Given exercise 1:
Answer these questions about the note on adding a new corpus to NLTK:
(a) Into which directory should the actual data from the new corpus go first?
(b) Which line of code prints the path to the __init__.py file for nltk.corpus?
(c) What encoding does the webtext loader in the sample section use?

First put the actual data from your new corpus into your nltk_data/corpora/
directory. Then you have to edit the __init__.py
file for nltk.corpus
. You can find the path to this file by doing:
import nltk
print(nltk.corpus.__file__)
Open this file in a text editor and you will see that most of the file is creating LazyCorpusLoader
objects and assigning them to global variables.
So for example, a section may look like:
....
verbnet = LazyCorpusLoader(
'verbnet', VerbnetCorpusReader, r'(?!\.).*\.xml')
webtext = LazyCorpusLoader(
'webtext', PlaintextCorpusReader, r'(?!README|\.).*\.txt', encoding='ISO-8859-2')
wordnet = LazyCorpusLoader(
'wordnet', WordNetCorpusReader,
LazyCorpusLoader('omw', CorpusReader, r'.*/wn-data-.*\.tab', encoding='utf8'))
....
In order to add a new corpus you just have to add a new line to this file in the same format as the examples above. So if you have a corpus named movie_reviews
and you have the data saved in nltk_data/corpora/movie_reviews
then you would want to add a line like:
movie_reviews = LazyCorpusLoader('movie_reviews', .... )
Additional arguments for LazyCorpusLoader can be found in the docs here.
Then you just save this file and you should then be able to do:
from nltk.corpus import movie_reviews

Given exercise 2: Please write out the lines of the records exactly, starting with the line containing "What is the proper" and going on through the line containing "3. the bare".

Dataset records:
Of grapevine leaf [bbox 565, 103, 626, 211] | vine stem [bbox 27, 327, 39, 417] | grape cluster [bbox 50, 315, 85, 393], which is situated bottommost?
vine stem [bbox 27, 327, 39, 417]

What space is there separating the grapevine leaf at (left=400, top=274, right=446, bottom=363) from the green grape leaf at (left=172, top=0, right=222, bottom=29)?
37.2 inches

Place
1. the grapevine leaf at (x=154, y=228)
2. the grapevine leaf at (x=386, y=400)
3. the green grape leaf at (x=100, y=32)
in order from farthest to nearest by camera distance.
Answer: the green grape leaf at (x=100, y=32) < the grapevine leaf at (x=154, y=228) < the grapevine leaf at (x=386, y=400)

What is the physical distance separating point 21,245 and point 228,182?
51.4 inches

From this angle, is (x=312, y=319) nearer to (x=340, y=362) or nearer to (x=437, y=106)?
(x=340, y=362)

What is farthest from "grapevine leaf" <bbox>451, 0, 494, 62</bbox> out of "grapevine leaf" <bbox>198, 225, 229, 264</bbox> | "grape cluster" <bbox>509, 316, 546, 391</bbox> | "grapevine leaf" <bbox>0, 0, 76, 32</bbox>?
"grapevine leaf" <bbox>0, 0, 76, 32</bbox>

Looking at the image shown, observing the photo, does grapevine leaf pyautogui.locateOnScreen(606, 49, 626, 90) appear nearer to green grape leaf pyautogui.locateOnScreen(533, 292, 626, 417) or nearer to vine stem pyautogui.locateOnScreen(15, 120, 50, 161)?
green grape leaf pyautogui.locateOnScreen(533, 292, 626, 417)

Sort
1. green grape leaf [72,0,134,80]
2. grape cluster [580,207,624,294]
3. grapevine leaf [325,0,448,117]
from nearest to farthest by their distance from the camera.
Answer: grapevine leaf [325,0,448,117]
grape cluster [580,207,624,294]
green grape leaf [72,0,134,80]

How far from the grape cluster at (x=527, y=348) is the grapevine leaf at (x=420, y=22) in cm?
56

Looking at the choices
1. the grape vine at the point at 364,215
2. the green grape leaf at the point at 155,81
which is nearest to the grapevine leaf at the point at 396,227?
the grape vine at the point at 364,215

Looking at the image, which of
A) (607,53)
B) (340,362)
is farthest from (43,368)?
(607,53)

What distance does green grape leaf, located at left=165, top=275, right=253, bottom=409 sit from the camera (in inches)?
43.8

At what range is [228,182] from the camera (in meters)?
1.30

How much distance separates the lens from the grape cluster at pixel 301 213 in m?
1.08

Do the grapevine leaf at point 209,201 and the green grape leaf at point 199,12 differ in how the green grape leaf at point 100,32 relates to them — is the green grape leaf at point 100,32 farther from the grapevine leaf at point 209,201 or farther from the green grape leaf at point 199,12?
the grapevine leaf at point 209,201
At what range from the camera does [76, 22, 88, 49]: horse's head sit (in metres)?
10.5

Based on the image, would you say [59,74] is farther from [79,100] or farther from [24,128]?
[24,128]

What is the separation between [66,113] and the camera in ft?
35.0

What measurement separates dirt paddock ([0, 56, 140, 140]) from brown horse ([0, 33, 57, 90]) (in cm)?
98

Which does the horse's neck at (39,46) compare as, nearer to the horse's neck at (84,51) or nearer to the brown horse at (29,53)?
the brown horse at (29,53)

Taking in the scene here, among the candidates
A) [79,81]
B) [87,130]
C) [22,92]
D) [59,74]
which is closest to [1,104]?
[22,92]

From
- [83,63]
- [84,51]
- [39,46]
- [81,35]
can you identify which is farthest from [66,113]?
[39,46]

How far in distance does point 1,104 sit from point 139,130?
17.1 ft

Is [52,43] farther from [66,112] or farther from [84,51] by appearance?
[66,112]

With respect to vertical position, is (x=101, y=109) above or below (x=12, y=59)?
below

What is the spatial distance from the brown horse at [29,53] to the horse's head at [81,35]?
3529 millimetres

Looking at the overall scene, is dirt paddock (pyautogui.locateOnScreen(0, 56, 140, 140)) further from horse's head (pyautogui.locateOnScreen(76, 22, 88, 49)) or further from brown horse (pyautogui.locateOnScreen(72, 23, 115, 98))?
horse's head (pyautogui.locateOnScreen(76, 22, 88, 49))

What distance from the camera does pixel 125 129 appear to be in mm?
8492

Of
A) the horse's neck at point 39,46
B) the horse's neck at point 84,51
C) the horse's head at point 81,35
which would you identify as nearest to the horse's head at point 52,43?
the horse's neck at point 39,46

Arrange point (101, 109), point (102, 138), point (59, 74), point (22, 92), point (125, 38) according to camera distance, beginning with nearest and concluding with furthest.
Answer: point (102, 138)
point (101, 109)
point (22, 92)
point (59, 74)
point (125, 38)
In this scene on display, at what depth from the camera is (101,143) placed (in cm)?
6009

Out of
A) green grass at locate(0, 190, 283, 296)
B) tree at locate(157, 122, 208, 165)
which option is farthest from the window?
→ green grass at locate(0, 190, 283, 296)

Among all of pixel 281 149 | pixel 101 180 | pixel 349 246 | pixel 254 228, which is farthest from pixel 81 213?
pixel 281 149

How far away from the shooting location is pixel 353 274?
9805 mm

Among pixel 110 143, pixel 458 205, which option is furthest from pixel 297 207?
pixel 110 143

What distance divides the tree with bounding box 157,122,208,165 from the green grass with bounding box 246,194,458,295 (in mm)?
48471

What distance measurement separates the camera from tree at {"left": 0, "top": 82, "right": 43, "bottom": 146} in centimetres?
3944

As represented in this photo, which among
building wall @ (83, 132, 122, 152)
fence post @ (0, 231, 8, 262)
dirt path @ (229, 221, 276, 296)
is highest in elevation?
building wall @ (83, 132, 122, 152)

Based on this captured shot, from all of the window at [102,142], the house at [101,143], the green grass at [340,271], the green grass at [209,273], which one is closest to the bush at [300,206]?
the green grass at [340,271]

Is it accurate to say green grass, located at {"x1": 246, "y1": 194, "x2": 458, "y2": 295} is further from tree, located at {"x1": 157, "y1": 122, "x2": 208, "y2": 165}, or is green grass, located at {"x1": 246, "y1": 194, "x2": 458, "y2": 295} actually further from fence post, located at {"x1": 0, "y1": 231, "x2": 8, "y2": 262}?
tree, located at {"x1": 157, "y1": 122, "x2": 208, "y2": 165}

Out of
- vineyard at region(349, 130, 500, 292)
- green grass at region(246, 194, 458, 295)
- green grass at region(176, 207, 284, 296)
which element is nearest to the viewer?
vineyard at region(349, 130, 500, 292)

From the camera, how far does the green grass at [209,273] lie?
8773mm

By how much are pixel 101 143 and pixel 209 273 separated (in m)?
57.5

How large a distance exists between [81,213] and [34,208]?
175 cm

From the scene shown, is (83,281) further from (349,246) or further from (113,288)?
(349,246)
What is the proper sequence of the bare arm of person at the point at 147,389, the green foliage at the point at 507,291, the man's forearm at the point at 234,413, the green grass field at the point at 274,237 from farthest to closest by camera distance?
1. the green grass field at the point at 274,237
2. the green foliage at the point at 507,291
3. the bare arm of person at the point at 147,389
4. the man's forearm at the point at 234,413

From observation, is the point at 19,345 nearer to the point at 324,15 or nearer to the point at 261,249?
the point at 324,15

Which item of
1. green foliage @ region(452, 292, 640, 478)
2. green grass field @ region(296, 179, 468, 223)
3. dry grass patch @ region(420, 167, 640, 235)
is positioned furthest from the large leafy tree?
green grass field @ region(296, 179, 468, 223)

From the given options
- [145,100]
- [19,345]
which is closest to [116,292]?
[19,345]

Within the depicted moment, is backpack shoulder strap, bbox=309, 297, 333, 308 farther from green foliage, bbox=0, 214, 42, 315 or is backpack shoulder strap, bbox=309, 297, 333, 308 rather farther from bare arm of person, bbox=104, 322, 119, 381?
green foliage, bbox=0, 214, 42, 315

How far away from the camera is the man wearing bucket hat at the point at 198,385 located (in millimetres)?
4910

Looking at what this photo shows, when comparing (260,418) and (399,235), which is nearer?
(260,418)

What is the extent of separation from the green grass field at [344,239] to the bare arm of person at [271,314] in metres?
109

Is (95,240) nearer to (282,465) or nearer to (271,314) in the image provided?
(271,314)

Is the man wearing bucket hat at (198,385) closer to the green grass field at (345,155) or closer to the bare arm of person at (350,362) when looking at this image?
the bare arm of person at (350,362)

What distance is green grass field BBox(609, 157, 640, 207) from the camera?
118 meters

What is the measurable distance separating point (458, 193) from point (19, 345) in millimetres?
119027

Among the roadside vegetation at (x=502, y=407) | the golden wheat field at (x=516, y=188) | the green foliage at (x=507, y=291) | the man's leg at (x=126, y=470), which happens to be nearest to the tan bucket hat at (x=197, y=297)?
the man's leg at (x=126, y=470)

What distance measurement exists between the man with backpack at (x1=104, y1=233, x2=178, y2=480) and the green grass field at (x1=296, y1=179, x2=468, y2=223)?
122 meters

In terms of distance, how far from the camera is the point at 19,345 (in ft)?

Solution 1:
(a) The nltk_data/corpora/ directory.
(b) print(nltk.corpus.__file__)
(c) ISO-8859-2

Solution 2:
What is the proper sequence of the bare arm of person at the point at 147,389, the green foliage at the point at 507,291, the man's forearm at the point at 234,413, the green grass field at the point at 274,237 from farthest to closest by camera distance?
1. the green grass field at the point at 274,237
2. the green foliage at the point at 507,291
3. the bare arm of person at the point at 147,389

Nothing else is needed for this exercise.